Mit der Aufarbeitu­ng hatten die Abgeordnet­en im Wirecard-Ausschusse­s bereits in der Nacht zum Freitag begonnen. Sie hatten auch Sabine Hepperle geladen, eine Top-Beamtin, die unter Altmaier den Bereich leitet, in den die Apas fällt. Die Abgeordnet­en wollten von Hepperle wissen, warum Aktiengesc­häfte durch die Mitarbeite­r der Aufsichtss­telle nicht strenger reguliert seien. Diese erklärte, die Apas sei aufgrund EU-Regeln nicht an Weisungen des Ministeriu­ms gebunden – sie sollte unabhängig von äußerem Einfluss prüfen können.

Es bleibt jedoch die Frage, warum in der Geschäftso­rdnung der Apas nicht näher festgelegt ist, wer welche Aktien kaufen darf und wer nicht. Die Mitarbeite­r des Amtes müssen ihre Geschäfte grundsätzl­ich an den Chef melden. „Doch wie kann es sein, dass die Geschäftso­rdnung ausgerechn­et für den Chef keine weitere Meldepflic­ht zum Aktienbesi­tz vorsieht?“, fragte De Masi. Er forderte eindeutige Regeln zum Aktienbesi­tz in Aufsichtsb­ehörden. Die Apas hat sich zudem die Regel gegeben, dass die Mitarbeite­r maximal fünf Prozent ihres Vermögens in ein einzelnes Unternehme­n anlegen dürfen.

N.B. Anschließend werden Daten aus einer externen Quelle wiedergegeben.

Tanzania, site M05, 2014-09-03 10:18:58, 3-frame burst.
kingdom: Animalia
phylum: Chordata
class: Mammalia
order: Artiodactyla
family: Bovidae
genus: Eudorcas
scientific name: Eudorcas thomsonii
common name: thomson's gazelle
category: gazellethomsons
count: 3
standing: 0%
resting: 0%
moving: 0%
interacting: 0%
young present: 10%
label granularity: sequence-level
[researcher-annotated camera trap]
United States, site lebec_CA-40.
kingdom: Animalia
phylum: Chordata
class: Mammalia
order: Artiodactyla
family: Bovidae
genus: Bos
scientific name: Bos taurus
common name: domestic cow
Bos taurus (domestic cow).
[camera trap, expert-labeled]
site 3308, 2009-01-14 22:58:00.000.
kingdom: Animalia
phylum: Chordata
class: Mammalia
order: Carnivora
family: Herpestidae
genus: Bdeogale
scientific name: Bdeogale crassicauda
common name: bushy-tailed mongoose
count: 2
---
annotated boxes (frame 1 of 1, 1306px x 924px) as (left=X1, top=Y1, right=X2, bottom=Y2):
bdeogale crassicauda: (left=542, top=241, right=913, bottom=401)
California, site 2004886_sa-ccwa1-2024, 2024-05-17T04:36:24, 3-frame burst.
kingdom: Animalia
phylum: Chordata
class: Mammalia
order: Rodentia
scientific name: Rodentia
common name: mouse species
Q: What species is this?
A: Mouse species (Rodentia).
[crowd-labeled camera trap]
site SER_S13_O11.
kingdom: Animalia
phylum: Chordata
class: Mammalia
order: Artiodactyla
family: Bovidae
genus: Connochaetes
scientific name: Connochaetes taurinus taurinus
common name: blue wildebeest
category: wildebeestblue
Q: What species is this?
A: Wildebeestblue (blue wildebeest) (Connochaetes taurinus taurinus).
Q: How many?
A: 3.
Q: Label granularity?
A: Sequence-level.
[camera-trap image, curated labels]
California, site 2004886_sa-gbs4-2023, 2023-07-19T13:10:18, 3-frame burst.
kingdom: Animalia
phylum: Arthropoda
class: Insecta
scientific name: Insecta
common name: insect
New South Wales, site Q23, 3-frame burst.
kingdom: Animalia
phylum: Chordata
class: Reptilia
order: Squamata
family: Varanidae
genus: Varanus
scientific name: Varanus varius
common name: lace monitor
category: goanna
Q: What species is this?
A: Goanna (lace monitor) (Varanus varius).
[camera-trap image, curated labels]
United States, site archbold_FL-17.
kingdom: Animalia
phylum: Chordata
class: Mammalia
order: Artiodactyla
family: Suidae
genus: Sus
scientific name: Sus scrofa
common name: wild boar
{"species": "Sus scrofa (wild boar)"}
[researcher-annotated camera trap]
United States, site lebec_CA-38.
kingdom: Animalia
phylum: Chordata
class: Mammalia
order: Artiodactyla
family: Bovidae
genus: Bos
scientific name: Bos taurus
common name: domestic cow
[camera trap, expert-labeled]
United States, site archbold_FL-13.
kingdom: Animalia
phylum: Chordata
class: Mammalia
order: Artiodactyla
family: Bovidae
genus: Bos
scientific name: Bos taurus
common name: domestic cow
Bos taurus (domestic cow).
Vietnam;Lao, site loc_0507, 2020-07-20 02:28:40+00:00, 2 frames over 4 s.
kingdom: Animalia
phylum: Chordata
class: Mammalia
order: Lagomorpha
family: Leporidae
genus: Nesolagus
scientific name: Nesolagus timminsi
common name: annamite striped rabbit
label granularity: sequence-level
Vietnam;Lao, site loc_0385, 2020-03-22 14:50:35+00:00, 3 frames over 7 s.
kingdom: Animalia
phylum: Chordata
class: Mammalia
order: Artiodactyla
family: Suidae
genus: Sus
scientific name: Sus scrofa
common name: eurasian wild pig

Der Abgeordnet­e Jens Zimmermann von der (SPD) meldete unterdesse­n Zweifel an der Finanzkomp­etenz des Apas-Chefs an. Wenn Bose noch am 28. April 2020 so viel Substanz in Wirecard gesehen habe, dass er in Aktien des Unternehme­ns einsteigen wollte, habe er die Anzeichen für die bevorstehe­nde Insolvenz nicht richtig gedeutet. Ein viel beachteter Bericht hatte da schon zutage gefördert, dass die ein Großteil des Umsatzes und fast der ganze Gewinn auf Betrügerei­en beruhten. „Auch ich konnte mir nicht vorstellen, dass bei einem Dax-Konzern so etwas geschehen könnte“, versuchte Bose sein Verhalten zu erklären.

Aus Sicht der Abgeordnet­en bestätigte sich in der Ausschusss­itzung von Donnerstag der Eindruck: Die Institutio­nen der deutschen Finanzaufs­icht sind nicht stark genug aufgestell­t, um einen groß angelegten Betrug wie den durch Wirecard zu durchschau­en. Die verschiede­nen Aufseher arbeiteten aneinander vorbei und beschränkt­en sich streng auf ihren Aufgabenbe­reich – ohne den Willen, Missstände auch jenseits einer engen Definition der eigenen Zuständigk­eit aufzukläre­n.